Which meant this was not the threat.

This was the beginning of one.

The creature lunged clumsily, its movement telegraphed long before it reached him, and Alexander stepped forward to meet it, not retreating, not hesitating, his body aligning naturally into motion as his hand intercepted its arm, redirecting its momentum with minimal effort before delivering a precise, controlled strike to the side of its head.

The impact was efficient.

Measured.

Final.

The body collapsed without resistance, folding in on itself in a way that left no ambiguity about its condition.

Alexander remained still for a moment afterward, watching not the act, but the result, confirming the effectiveness of the strike, observing the complete cessation of movement.

Different world.

Different baseline.

Which meant time, here, was not an enemy.

It was an advantage.

He lifted his gaze once more, but now the purpose behind it had shifted.

This was no longer assessment of danger.

This was selection.

A temporary position would not suffice.

A weak shelter would fail.

He needed something else entirely.

A foundation.

A centre.

Something that could impose order on a system that had already begun to collapse.

His thoughts moved quickly, filtering through possibilities, comparing structures, evaluating terrain, access routes, defensive potential, expansion capacity — not as scattered considerations, but as a single, continuous calculation.
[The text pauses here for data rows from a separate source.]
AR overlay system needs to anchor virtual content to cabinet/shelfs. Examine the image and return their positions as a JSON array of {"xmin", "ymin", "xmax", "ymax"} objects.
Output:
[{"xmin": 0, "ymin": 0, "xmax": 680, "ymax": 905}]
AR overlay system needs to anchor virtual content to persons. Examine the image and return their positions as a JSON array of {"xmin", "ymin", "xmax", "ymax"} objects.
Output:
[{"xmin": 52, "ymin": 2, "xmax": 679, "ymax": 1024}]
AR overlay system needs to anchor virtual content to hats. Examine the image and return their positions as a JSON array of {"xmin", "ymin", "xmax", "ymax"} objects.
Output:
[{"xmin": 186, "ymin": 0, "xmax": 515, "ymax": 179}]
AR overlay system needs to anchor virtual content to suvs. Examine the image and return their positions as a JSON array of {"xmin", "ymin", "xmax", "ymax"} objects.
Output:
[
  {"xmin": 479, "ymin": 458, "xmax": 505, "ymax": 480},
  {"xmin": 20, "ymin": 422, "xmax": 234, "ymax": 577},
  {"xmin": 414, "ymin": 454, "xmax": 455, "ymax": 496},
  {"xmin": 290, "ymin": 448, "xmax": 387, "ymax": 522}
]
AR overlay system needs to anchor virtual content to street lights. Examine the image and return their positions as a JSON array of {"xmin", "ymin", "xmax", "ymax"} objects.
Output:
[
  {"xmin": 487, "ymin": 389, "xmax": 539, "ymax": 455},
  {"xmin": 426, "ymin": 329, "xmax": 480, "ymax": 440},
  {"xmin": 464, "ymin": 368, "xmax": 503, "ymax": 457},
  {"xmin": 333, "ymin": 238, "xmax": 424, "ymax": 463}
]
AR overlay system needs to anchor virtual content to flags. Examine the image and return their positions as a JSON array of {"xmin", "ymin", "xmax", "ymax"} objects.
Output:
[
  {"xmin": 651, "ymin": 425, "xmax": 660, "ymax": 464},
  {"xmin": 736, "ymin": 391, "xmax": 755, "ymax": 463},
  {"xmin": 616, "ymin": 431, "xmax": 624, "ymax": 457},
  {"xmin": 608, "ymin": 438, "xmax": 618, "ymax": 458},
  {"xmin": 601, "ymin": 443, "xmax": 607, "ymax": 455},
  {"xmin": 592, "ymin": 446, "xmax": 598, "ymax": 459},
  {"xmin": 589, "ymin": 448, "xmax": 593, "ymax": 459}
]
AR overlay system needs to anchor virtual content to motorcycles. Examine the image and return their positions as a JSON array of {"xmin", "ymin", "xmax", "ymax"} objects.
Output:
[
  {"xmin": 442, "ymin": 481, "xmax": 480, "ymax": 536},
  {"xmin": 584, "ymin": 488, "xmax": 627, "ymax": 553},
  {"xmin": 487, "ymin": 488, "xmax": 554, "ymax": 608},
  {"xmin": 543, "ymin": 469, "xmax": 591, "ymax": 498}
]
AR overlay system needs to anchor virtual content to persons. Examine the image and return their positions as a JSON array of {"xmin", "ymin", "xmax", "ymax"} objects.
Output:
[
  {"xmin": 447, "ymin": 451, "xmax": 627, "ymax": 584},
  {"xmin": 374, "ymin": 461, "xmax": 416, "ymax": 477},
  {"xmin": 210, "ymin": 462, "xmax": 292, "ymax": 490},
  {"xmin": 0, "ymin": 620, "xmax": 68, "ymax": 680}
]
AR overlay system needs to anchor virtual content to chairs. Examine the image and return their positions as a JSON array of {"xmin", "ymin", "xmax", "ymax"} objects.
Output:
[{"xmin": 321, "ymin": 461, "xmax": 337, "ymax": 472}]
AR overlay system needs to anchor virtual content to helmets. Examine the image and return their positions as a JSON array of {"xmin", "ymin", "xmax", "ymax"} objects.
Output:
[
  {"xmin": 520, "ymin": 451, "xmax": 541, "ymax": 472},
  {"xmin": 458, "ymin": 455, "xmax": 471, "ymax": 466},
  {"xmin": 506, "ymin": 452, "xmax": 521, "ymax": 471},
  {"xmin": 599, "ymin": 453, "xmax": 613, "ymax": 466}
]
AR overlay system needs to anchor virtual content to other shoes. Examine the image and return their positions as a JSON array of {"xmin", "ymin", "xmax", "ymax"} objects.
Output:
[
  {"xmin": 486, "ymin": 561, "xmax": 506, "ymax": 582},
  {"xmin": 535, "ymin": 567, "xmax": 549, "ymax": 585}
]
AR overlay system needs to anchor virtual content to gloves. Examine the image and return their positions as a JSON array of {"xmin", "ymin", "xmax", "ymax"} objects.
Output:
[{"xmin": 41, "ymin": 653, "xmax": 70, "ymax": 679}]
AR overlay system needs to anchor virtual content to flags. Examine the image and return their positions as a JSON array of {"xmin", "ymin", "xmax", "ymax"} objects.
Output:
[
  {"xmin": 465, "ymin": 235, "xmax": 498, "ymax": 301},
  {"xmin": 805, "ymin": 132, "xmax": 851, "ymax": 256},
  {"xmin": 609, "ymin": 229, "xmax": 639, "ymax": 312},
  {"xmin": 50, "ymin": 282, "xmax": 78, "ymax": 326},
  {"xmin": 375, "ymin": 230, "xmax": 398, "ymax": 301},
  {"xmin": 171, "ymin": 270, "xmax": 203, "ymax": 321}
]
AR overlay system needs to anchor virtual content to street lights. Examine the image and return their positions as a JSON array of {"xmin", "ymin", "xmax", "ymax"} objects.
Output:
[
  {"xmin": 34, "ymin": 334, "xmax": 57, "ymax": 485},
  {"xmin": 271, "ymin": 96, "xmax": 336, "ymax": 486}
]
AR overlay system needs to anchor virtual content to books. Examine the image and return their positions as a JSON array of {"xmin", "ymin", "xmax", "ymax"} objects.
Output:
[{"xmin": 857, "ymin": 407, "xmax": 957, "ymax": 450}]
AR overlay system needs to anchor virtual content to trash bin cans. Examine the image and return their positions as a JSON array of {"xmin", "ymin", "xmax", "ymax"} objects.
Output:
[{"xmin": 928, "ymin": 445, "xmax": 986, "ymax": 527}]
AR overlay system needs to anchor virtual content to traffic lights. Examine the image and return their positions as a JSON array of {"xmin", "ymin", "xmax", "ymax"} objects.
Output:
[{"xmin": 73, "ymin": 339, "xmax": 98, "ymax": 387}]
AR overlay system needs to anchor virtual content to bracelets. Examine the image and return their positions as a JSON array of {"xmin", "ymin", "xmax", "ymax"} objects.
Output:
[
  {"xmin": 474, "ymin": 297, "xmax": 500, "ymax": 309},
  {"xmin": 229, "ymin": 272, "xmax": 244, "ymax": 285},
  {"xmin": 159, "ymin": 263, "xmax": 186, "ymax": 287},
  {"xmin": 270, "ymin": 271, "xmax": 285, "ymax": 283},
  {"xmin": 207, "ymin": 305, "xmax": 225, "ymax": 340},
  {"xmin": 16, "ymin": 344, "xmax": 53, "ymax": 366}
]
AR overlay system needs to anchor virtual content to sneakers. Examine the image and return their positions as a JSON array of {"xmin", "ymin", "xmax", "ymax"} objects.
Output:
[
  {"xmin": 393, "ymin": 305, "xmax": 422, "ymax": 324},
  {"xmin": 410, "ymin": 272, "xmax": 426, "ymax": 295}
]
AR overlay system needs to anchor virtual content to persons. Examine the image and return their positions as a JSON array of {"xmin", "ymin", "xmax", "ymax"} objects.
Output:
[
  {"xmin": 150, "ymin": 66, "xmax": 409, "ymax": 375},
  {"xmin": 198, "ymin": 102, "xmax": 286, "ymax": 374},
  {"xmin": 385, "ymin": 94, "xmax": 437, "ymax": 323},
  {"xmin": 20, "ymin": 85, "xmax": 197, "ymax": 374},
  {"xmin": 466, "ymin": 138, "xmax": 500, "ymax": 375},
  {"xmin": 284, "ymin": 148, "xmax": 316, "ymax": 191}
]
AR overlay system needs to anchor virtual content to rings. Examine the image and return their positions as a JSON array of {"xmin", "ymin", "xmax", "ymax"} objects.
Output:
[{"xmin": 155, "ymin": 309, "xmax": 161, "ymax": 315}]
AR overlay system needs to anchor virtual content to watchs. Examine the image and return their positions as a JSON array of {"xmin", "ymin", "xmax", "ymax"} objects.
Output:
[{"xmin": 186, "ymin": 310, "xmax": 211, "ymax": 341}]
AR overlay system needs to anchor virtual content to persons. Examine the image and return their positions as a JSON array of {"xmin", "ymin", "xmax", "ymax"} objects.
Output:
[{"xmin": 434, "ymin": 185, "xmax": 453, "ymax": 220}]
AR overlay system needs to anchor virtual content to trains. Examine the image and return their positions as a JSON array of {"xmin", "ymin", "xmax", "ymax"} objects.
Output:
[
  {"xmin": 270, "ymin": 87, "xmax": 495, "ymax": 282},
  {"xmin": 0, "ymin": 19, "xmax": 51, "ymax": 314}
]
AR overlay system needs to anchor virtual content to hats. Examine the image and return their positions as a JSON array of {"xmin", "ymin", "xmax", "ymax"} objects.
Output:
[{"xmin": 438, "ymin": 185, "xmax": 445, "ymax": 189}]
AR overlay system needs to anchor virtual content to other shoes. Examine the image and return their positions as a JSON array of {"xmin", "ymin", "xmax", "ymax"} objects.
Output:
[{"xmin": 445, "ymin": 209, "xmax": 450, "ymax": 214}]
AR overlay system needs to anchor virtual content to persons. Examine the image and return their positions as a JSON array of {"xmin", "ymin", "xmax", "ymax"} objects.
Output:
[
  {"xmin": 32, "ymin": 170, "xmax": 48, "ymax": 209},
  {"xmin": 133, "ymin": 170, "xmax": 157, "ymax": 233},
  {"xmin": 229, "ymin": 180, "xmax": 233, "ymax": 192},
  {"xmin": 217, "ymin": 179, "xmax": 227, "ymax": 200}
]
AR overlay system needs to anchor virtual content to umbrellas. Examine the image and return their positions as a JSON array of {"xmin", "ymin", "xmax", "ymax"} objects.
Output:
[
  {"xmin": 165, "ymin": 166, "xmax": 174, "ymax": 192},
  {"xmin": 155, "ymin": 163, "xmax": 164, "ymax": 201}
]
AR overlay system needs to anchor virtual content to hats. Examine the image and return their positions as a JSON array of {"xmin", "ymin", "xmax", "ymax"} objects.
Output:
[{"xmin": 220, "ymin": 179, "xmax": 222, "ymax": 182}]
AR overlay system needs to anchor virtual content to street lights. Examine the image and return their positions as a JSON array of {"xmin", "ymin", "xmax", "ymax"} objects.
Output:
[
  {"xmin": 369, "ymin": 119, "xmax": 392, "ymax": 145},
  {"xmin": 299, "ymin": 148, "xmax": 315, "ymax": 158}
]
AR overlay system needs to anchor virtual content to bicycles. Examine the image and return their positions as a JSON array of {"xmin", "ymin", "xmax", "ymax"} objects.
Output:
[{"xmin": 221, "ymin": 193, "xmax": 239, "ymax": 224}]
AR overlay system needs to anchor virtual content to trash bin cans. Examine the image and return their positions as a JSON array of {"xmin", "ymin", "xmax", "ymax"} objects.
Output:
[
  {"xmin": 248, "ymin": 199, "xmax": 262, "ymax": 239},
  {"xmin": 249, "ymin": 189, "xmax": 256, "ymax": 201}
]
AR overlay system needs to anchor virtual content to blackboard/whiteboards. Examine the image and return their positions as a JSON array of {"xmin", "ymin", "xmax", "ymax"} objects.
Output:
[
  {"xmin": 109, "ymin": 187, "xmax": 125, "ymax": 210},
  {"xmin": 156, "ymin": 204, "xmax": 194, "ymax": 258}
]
And then the answer surfaced.

Trumbull County Fairgrounds.

The alignment was immediate.

Large-scale infrastructure.

Open space for controlled expansion.

Multiple access points that could be secured and restructured.

And more importantly—

Nearby military installations.

Not intact.

Not fully operational.

But present.

Which meant potential.

Civilian shelters could survive.

But integrated structures could endure.

Alexander shifted direction without hesitation, his movement steady and controlled as he left the road behind, stepping into overgrown terrain that bore the quiet signs of recent disturbance — subtle indicators of movement, of activity, of a world that was far from empty despite its silence.

He moved through it without slowing, his awareness extending beyond sight alone, tracking patterns, anticipating presence, but never breaking rhythm.

The Fairgrounds revealed themselves gradually, their scale becoming more apparent with proximity, fences and open areas giving way to scattered buildings that already suggested far more potential than anything he had passed before.

But he did not stop at the perimeter.

Instead, he entered without hesitation, his gaze already mapping the space, identifying weaknesses, visualizing reinforcements, calculating how this incomplete structure could be reshaped into something far more stable.

And then he saw it.

The adjacent zone.

Military remnants.

Barracks, storage, defensive structures — worn, partially abandoned, but intact enough to serve as the backbone of something far greater than their current state suggested.

A slow shift settled into his expression, not satisfaction, but recognition.

This was not just a shelter.

It was a foundation.

A base that could be expanded, reinforced, and unified into a single, cohesive stronghold capable of sustaining not just survival, but growth.

His mind was already restructuring it, merging civilian and military layouts into one continuous system, reinforcing weak points, redefining boundaries, shaping it into something that would not collapse under pressure.

"…This will do," he said quietly, though the certainty behind the words left no room for doubt.

Three months.

That was all that was required.

But as he stood there, looking over what would soon become the center of this mission, one thing was already clear.

This place would not simply survive.

It would thrive.

Because this time, there would be no hesitation, no fragmentation, no slow descent into instability.

Only structure.

Only direction.

Only control.

And with that quiet certainty settling firmly into place, Magnus Alexander Greywald stepped fully into the Fairgrounds, no longer as a man entering an uncertain refuge, but as the one who would transform it into something entirely new.